Le Conseil national élargi des chômeurs et des chômeuses (CNECC) profite de la campagne électorale pour demander aux partis fédéraux de réformer le programme d’assurance-emploi, le qualifiant de « déficient ».  

Thomas Dufour Thomas Dufour
La Presse

Le groupe a lancé, dimanche, sa campagne de sensibilisation qui se déploiera au Québec et au Nouveau-Brunswick pendant toute la période électorale. Ils tenteront de se faire entendre en interpellant les politiciens, en installant des pancartes et en faisant de la publicité dans les journaux.  
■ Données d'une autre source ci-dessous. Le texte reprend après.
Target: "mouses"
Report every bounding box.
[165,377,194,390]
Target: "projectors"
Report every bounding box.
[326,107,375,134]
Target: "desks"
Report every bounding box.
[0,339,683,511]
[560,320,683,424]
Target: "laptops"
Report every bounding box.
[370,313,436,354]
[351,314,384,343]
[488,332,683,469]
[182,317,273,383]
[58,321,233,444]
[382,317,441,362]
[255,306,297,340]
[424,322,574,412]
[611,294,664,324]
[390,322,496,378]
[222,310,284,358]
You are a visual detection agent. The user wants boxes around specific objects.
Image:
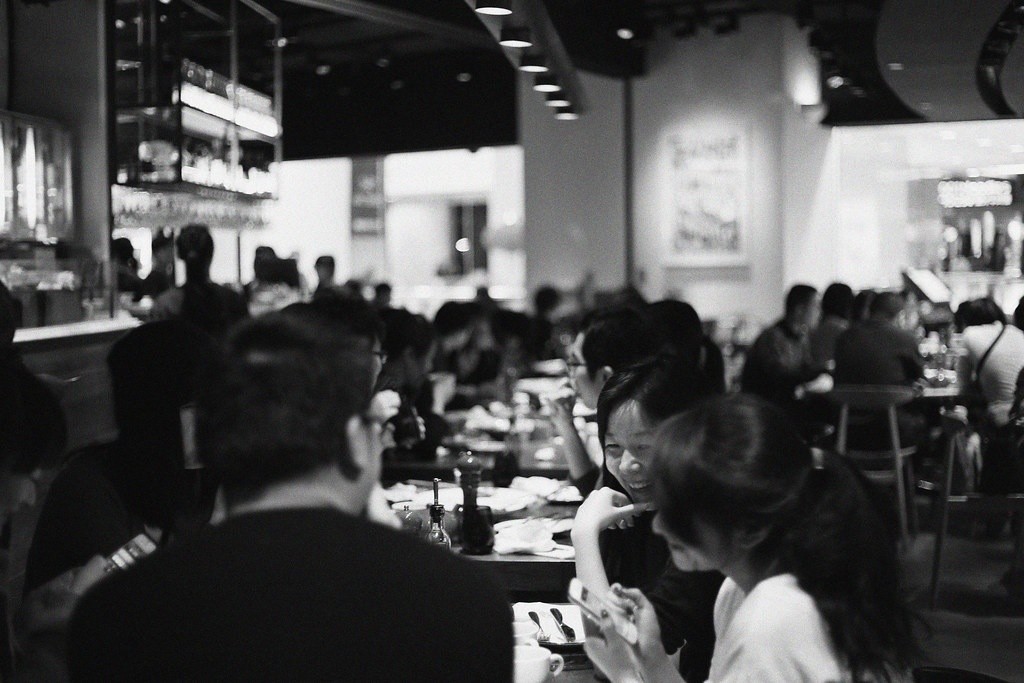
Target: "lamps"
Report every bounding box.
[473,0,578,121]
Le CNECC reconnaît les efforts du gouvernement libéral au courant des dernières années, mais croit qu’il est possible « d’aller plus loin ».  

Il dénonce des normes d’admissibilité variables pour l’assurance-chômage en fonction du lieu de résidence. « Il y a autant de critères d’admissibilité que de régions [du Canada] », a expliqué Pierre Céré, porte-parole du Conseil national des chômeurs et des chômeuses (CNC) et leader du CNECC.  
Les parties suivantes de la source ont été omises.